## What you are asked to do:
Transcribe only what runs from the line containing "or operating machinery." through the end of the listing, line for line and exactly, and omit the pictures.

▬▬▬▬▬▬▬▬▬▬

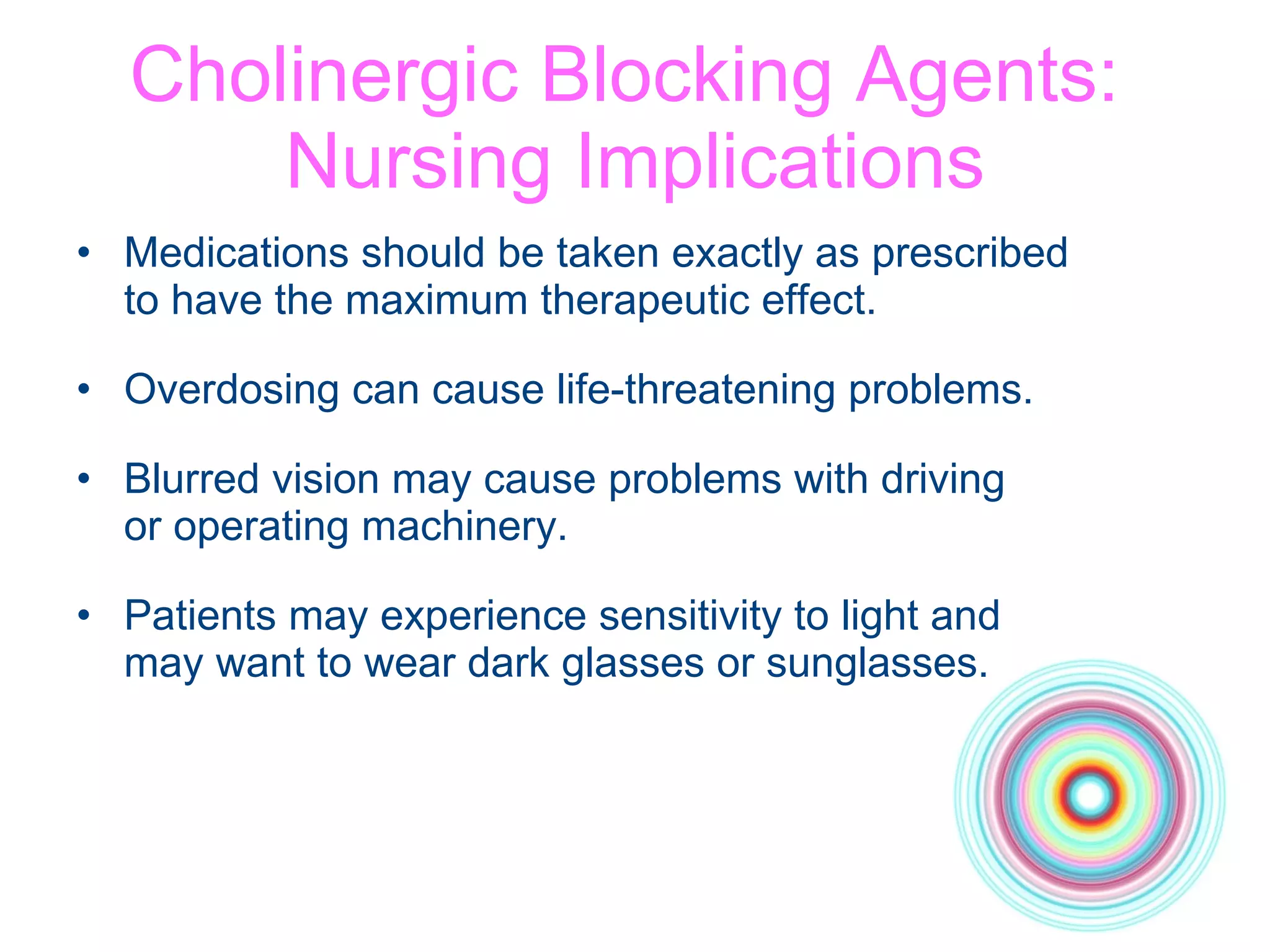 Cholinergic Blocking Agents: Nursing Implications

• Medications should be taken exactly as prescribed to have the maximum therapeutic effect.

• Overdosing can cause life-threatening problems.

• Blurred vision may cause problems with driving or operating machinery.

• Patients may experience sensitivity to light and may want to wear dark glasses or sunglasses.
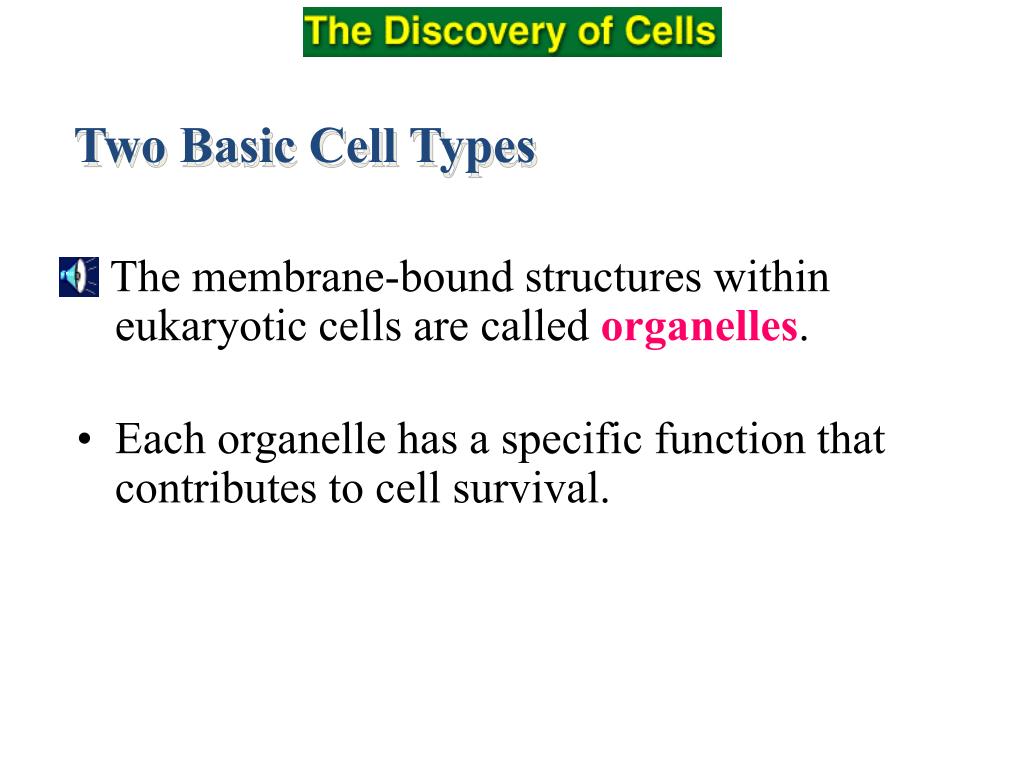 The Discovery of Cells

Two Basic Cell Types

The membrane-bound structures within eukaryotic cells are called organelles.

• Each organelle has a specific function that contributes to cell survival.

▬▬▬▬▬▬▬▬▬▬

## Your solution:
• Blurred vision may cause problems with driving or operating machinery.

• Patients may experience sensitivity to light and may want to wear dark glasses or sunglasses.
 The Discovery of Cells

Two Basic Cell Types

The membrane-bound structures within eukaryotic cells are called organelles.

• Each organelle has a specific function that contributes to cell survival.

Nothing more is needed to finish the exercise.